Toujours un plat magnifique avec l’Omble Chevalier, Endive et Kumquat. Ce poisson est un salmonidé des eaux froides et oxygénées des lacs de montagne. C’est le poisson d’eau douce dont l’aire de répartition est la plus nordique. Il est surtout présent dans les trois grands lacs alpins : Léman, Bourget et Annecy. La qualité de sa chair en fait un poisson prisé par les grands restaurants. Dans une saumure qui fait une presque cuisson, sa texture est parfaite, la cuisson en superficie avec une fumaison faite d’herbes, de la salade traitée comme de l’algue, l’endive en filaments et une sauce qui pourrait un peu rappeler une version allégée d’un beurre blanc. L’agrume amenant une touche superbe en bouche.


Nous passerons à des verres de vins rouge avec un premier qui fût vraiment une découverte car inattendue, un Fleurie ! Issue de trois terroirs de l'appellation Fleurie ("Chapelle des Bois", "Champagne", "Levratière"), cette cuvée III se montre à l'image du millésime ample, mûre et généreuse. La bouche est lumineuse avec des notes de framboise et de fraise, assez familières au Beaujolais.
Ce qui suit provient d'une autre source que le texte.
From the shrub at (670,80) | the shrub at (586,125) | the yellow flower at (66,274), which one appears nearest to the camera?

Le plat principal est une autre très belle réussite avec du Cerf, Chou Chinois, Prune, et Petit Saumur, Truffe Melanosporum. Une viande en fine tranches, un délicieux jus de viande, une petite purée de prune qui semble avoir été travaillée entre autres au genièvre, le chou à la plancha, une feuille de chicorée pour la fraicheur de l’assiette. Comme accompagnement des champignons dont de la truffe dans une coupelle.



Avant les desserts, un autre vin avec un Chulo de la maison dréno, aromatique sur les fruits rouges au nez. En bouche un côté perlant, fluidité et fraîcheur.
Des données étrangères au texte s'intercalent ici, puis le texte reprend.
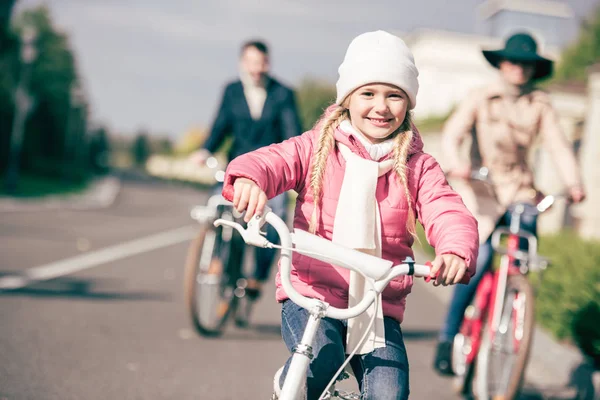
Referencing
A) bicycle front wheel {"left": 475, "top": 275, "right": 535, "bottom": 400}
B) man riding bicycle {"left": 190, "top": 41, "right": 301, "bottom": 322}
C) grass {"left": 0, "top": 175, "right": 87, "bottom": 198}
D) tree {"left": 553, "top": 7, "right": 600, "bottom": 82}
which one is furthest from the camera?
tree {"left": 553, "top": 7, "right": 600, "bottom": 82}

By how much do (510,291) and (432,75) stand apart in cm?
5690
Premier dessert des plus rafraichissant appelé Agrumes, graines de Courges, Epices Douces. A base de mandarines corses, dont un sorbet, ce n’est pas trop sucré, exactement le type de dessert que j’apprécie.

Et pour suivre un étonnant vin avec le Karaka de La Voluta qui est un domaine situé à Cucugnan dans les Hautes-Corbières, un vin de dessert avec une fine acidité.

Puis le must avec la tarte au Chocolat Cubain du torréfacteur de chocolat Nicolas Berger, dessert emblématique de l’établissement qui est assurément l’un de mes meilleurs desserts au chocolat que je connaisse. Et celui-ci accompagné d’une bière ! Et cela fonctionna à merveille. Une bière noire indigène d’agrumes, macérée avec des pomelos, des mandarines du domaine de la Taste et des combawas Corses.


Un repas de haut vol, des assiettes lumineuses avec des ingrédients de grande qualité, toujours des associations innovantes et gourmande, un chef qui révolutionne la cuisine à sa manière et sans concession, un vrai moment de bonheur et tout cela avec une belle sélection de vins souvent très surprenants.